## AIM A
Pull out every line of the records below that contains the word "centimetres", matching case exactly.
----- SUPPLIED PASSAGE
A Vision of Imperial Order

The vivid depictions of the Forbidden City in The Last Emperor call to my mind a map of Beijing in the National Library’s ongoing exhibition, Mapping the World: Perspectives from Asian Cartography (10 Dec 2021 – 8 May 2022). The “Latest Complete Map of the Inner and Outer Capital of Beijing(最新北京内外首善全图, Zuixin Beijing neiwai shoushan quantu) – henceforth referred to as the “Map of Beijing” –shows a bird’s eye view of the Qing imperial capital at the turn of the 20th century. This map draws from earlier maps of the city, most notably Emperor Qianlong’s Complete Map of Beijing (乾隆京城全图, Qianlong jingcheng quantu), produced in 1750 as the earliest and most complete map of the city.[15]

Latest Complete Map of the Inner and Outer Capital of Beijing (最新北京内外首善全图), Ziqiang Publishing House (自强书局), China, c. early 20th century, lithograph, ink on paper and mounted on hanging scroll, courtesy of MacLean Collection, Illinois, USA

In 1420, Emperor Yongle (r. 1402-1424) established the Ming capital of Beijing on the site of Dadu (大都), the winter capital of the former Yuan dynasty (1279-1368).[16] As the materialisation of Yongle’s ambitious imperial vision, the Ming capital was a symbol of power, prestige, and moral redemption.[17] Beijing thus became the locus of imperial power till the fall of the Qing dynasty in 1911.
----------
----- DATA ROWS
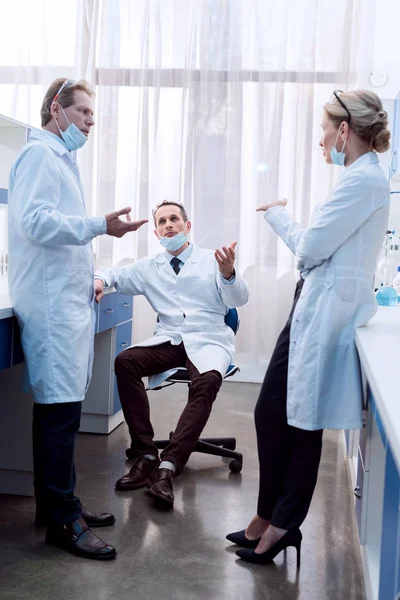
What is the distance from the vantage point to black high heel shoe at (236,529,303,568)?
2059mm

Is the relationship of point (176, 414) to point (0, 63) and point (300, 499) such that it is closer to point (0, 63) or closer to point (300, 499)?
point (300, 499)

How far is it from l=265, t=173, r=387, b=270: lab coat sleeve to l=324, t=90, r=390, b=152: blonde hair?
150 mm

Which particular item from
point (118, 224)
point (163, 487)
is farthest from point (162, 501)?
point (118, 224)

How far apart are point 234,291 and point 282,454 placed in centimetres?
100

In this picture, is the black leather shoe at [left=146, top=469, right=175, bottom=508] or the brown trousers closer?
the black leather shoe at [left=146, top=469, right=175, bottom=508]

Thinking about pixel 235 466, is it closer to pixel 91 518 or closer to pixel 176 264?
pixel 91 518

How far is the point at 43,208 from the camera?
2.02 m

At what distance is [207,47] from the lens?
184 inches

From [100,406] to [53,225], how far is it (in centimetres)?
164

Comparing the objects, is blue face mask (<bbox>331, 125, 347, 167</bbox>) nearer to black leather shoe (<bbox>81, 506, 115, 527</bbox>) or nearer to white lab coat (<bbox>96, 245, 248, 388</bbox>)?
white lab coat (<bbox>96, 245, 248, 388</bbox>)

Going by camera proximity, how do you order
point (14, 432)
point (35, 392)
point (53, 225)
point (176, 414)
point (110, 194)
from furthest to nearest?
1. point (110, 194)
2. point (176, 414)
3. point (14, 432)
4. point (35, 392)
5. point (53, 225)

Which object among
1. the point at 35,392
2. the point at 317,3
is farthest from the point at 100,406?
the point at 317,3

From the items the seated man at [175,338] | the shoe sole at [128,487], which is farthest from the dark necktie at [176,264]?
the shoe sole at [128,487]

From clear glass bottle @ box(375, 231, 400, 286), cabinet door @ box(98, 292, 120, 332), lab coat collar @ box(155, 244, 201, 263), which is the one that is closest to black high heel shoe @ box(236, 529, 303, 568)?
cabinet door @ box(98, 292, 120, 332)
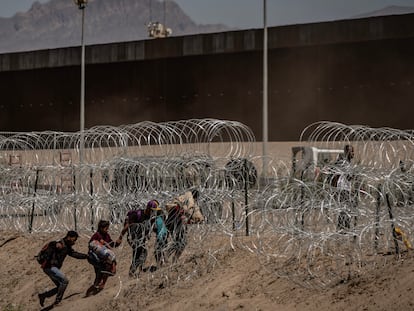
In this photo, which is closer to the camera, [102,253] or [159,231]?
[159,231]

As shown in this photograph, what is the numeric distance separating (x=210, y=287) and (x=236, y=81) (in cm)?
2589

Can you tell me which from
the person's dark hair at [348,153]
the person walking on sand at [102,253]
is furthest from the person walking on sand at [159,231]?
the person's dark hair at [348,153]

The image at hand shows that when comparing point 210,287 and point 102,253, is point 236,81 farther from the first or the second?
point 210,287

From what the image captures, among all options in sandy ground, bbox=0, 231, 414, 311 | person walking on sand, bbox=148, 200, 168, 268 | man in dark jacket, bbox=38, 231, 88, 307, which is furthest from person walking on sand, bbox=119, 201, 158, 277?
man in dark jacket, bbox=38, 231, 88, 307

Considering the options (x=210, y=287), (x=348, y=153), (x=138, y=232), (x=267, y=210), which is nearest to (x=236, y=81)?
(x=348, y=153)

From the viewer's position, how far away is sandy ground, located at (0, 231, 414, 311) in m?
9.62

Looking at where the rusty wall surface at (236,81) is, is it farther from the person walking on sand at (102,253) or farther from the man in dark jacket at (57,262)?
the man in dark jacket at (57,262)

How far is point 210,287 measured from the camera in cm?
1165

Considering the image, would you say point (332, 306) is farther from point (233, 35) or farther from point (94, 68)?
point (94, 68)

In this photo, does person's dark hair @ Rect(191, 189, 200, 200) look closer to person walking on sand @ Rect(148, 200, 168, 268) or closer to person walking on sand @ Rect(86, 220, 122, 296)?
person walking on sand @ Rect(148, 200, 168, 268)

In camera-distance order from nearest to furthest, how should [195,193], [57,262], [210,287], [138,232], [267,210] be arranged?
[267,210], [210,287], [138,232], [57,262], [195,193]

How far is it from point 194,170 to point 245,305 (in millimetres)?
4654

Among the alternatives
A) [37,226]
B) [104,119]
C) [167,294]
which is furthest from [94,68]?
[167,294]

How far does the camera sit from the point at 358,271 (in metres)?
10.3
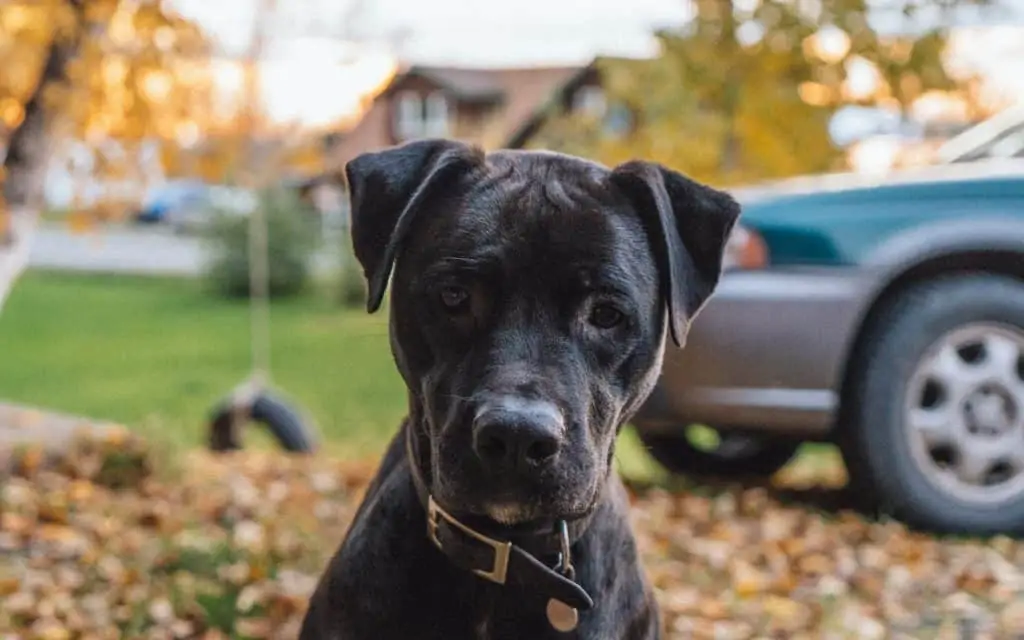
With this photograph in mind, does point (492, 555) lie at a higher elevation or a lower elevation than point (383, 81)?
lower

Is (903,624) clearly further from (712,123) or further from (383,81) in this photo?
(383,81)

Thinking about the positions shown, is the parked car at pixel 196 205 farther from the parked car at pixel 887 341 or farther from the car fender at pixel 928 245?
the car fender at pixel 928 245


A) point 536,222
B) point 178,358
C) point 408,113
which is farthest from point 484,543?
point 408,113

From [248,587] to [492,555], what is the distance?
6.71 ft

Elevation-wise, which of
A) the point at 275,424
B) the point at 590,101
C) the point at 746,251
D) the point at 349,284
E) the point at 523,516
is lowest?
the point at 349,284

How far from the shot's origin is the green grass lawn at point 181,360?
37.9 feet

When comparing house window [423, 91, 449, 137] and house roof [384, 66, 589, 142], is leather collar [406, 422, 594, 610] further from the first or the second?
house window [423, 91, 449, 137]

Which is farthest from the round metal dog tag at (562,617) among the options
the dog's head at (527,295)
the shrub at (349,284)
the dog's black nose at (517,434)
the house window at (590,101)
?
the shrub at (349,284)

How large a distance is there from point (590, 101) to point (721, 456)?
4.50m

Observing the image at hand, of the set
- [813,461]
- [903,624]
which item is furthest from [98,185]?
[813,461]

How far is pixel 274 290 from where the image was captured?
72.1 feet

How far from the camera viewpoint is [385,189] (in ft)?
8.97

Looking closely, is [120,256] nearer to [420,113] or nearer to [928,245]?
[420,113]

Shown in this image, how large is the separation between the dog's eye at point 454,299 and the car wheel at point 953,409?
2.95m
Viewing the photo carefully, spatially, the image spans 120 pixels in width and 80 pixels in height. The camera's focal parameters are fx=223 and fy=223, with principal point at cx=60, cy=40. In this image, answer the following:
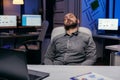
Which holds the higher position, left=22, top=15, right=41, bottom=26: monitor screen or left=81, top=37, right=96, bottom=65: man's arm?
left=22, top=15, right=41, bottom=26: monitor screen

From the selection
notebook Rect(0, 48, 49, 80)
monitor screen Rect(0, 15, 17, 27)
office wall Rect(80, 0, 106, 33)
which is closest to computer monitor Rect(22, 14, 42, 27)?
monitor screen Rect(0, 15, 17, 27)

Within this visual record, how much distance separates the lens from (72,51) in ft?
8.34

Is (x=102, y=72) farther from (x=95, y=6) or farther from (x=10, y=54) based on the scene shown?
(x=95, y=6)

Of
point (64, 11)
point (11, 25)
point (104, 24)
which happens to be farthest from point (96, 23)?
point (11, 25)

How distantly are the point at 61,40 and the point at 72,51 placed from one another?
0.20m

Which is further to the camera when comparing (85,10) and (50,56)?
(85,10)

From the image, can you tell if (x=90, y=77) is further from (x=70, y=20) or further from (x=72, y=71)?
(x=70, y=20)

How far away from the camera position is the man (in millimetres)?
2518

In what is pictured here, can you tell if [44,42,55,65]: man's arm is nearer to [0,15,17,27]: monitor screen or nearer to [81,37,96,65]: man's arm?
[81,37,96,65]: man's arm

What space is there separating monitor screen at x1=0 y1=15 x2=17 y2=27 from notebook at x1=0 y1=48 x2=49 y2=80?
12.7ft

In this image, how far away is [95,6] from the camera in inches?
209

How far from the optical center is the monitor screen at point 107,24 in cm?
527

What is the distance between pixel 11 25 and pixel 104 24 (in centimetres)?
222

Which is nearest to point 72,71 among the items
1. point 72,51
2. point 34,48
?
point 72,51
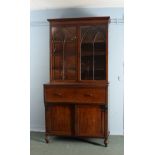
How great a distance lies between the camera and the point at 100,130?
363cm

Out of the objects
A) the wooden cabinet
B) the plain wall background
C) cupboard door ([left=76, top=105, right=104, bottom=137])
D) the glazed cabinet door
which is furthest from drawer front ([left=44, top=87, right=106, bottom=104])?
the plain wall background

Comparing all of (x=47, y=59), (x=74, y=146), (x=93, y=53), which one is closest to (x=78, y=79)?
(x=93, y=53)

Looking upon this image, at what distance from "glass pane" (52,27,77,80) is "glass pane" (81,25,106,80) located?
164 millimetres

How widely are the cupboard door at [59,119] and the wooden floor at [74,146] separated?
199 millimetres

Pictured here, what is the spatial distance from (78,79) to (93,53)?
49 cm

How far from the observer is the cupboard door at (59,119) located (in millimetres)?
3732

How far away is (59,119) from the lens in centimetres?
376

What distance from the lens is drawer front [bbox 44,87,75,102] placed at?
12.1 feet

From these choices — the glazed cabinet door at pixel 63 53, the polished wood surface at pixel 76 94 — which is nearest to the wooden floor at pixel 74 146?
the polished wood surface at pixel 76 94

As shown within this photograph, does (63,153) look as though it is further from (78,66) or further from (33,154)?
(78,66)

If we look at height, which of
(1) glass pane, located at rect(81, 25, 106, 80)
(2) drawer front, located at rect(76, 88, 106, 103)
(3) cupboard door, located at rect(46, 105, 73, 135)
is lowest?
(3) cupboard door, located at rect(46, 105, 73, 135)

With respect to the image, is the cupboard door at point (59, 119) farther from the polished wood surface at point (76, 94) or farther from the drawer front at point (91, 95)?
the drawer front at point (91, 95)

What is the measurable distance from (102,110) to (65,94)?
2.03 feet

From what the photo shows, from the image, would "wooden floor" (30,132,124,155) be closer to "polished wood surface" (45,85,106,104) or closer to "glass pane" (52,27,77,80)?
"polished wood surface" (45,85,106,104)
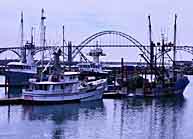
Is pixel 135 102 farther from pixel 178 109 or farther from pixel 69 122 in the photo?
pixel 69 122

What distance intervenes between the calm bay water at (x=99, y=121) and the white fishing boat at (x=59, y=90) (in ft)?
4.26

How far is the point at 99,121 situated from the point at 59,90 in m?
14.7

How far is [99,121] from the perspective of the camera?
52219 mm

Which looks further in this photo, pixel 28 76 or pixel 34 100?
pixel 28 76

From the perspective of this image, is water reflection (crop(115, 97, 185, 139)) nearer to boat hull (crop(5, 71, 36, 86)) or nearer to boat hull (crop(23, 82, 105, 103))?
boat hull (crop(23, 82, 105, 103))

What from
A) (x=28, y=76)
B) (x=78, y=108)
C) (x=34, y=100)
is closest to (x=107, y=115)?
(x=78, y=108)

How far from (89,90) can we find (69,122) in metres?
19.7

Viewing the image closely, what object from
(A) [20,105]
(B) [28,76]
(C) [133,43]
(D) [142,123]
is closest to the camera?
(D) [142,123]

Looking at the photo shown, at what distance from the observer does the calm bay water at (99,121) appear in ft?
144

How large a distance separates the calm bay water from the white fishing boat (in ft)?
4.26

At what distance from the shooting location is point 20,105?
6312 centimetres

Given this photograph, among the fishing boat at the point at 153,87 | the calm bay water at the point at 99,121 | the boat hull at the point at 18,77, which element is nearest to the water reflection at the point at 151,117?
the calm bay water at the point at 99,121

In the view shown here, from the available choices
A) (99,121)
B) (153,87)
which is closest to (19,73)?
(153,87)

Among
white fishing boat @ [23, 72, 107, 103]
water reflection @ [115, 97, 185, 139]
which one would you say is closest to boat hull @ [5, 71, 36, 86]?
water reflection @ [115, 97, 185, 139]
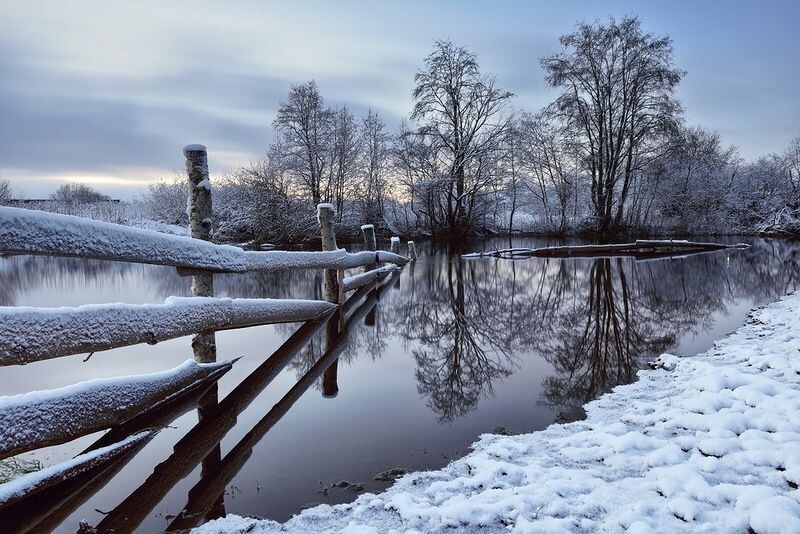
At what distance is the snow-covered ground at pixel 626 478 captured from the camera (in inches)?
68.7

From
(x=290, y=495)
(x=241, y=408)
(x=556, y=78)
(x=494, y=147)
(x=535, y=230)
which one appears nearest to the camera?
(x=290, y=495)

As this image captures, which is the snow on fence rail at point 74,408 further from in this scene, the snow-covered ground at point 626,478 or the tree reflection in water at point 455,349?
the tree reflection in water at point 455,349

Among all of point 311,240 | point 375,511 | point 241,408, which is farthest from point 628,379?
point 311,240

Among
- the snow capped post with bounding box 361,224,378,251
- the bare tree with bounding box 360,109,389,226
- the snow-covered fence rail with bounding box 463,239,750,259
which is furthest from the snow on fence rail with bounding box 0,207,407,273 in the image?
the bare tree with bounding box 360,109,389,226

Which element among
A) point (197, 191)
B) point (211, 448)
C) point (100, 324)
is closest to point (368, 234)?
point (197, 191)

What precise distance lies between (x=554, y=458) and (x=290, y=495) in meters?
1.38

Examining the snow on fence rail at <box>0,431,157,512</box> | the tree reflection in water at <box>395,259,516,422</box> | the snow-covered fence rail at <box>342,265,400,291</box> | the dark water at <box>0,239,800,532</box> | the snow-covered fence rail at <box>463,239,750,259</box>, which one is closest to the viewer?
the snow on fence rail at <box>0,431,157,512</box>

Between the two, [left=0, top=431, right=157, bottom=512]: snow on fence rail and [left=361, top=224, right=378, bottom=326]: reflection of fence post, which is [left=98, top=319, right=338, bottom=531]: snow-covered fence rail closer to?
[left=0, top=431, right=157, bottom=512]: snow on fence rail

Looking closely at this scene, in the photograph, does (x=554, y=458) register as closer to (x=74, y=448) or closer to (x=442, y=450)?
(x=442, y=450)

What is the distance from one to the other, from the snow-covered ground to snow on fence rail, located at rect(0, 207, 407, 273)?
1453 mm

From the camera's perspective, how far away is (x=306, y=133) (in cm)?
2928

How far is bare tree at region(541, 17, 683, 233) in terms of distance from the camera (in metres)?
23.8

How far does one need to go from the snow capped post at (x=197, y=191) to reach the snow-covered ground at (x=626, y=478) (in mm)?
2700

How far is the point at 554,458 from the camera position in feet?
7.73
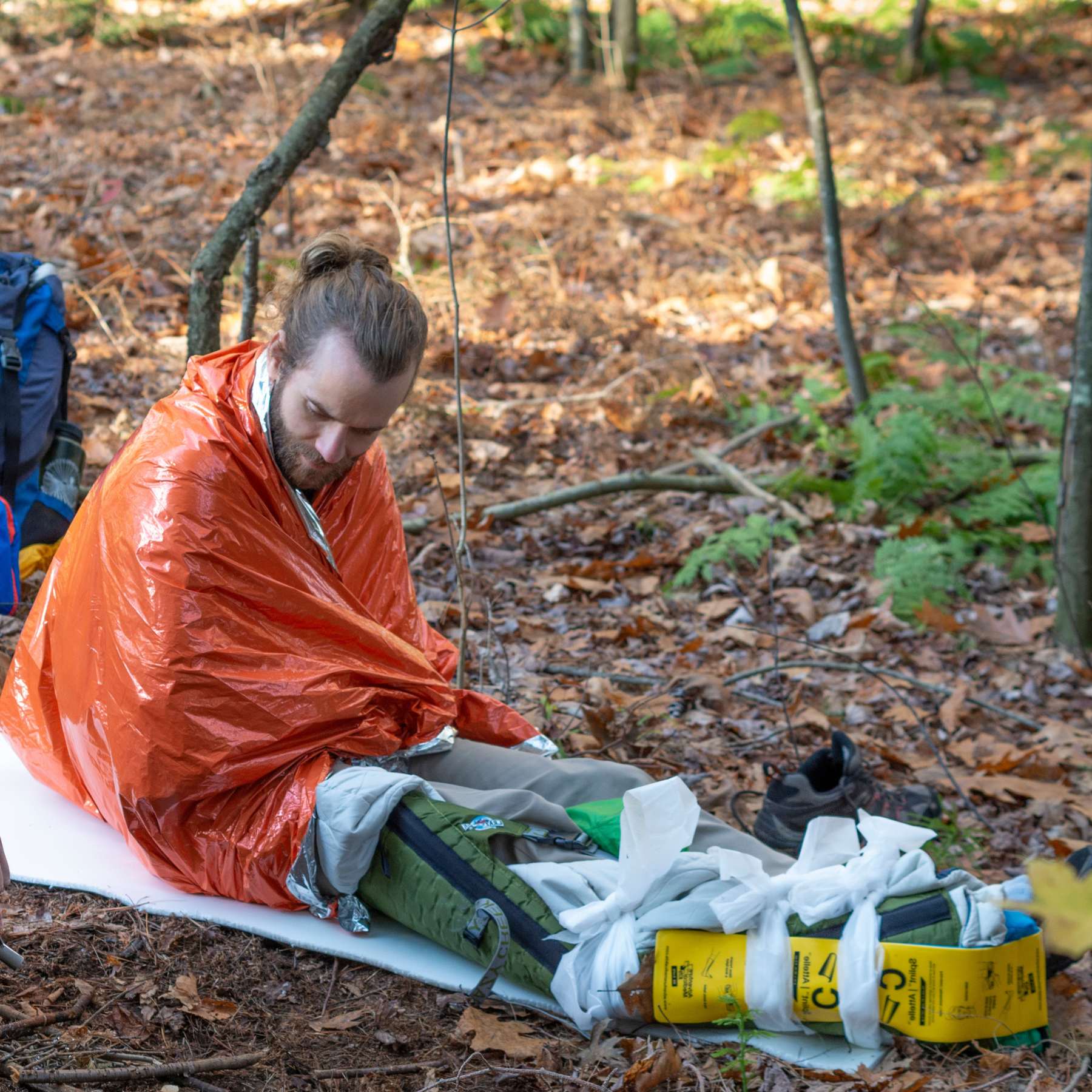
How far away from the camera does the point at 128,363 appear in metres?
5.66

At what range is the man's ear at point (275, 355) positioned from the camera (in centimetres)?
245

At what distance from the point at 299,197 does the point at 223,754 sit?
6093 mm

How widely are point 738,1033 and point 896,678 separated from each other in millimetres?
1997

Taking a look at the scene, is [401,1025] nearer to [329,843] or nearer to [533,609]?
[329,843]

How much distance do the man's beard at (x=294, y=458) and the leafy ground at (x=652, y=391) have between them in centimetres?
102

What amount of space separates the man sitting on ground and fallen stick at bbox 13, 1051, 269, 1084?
0.56m

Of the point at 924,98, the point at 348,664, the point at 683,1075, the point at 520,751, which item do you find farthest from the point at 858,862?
the point at 924,98

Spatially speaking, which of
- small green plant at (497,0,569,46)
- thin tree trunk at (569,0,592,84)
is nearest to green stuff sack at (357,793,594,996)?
thin tree trunk at (569,0,592,84)

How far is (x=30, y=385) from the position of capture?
148 inches

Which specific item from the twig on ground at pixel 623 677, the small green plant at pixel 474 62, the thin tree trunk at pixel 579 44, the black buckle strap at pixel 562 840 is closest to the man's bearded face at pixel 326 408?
the black buckle strap at pixel 562 840

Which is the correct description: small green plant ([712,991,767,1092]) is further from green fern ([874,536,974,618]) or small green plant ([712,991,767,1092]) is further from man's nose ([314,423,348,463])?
green fern ([874,536,974,618])

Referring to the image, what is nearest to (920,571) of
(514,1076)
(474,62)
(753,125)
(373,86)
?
(514,1076)

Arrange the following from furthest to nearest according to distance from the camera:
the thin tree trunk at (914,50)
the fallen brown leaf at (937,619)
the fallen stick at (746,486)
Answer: the thin tree trunk at (914,50) → the fallen stick at (746,486) → the fallen brown leaf at (937,619)

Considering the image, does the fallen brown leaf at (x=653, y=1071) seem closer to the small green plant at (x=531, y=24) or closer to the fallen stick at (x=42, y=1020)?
the fallen stick at (x=42, y=1020)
----------
## AIM B
Duplicate the passage on the map of Beijing above from "In 1420, Emperor" to "dynasty in 1911.", keeping every word and mark unchanged.

## TASK RESULT A
How far apart are point 234,291 and point 282,454 placed in centimetres?
From [100,406] to [53,225], how far is it (in centimetres)?
What is the distance between pixel 11 25 and pixel 104 24 (in centimetres)?
How far away is (59,119) from the lens in centimetres?
6312 centimetres
At what range is the man's ear at point (275, 355) positioned from the camera (in centimetres)?
How much distance do the man's beard at (x=294, y=458) and the leafy ground at (x=652, y=391) have between them in centimetres?

## TASK RESULT B
In 1420, Emperor Yongle (r. 1402-1424) established the Ming capital of Beijing on the site of Dadu (大都), the winter capital of the former Yuan dynasty (1279-1368).[16] As the materialisation of Yongle’s ambitious imperial vision, the Ming capital was a symbol of power, prestige, and moral redemption.[17] Beijing thus became the locus of imperial power till the fall of the Qing dynasty in 1911.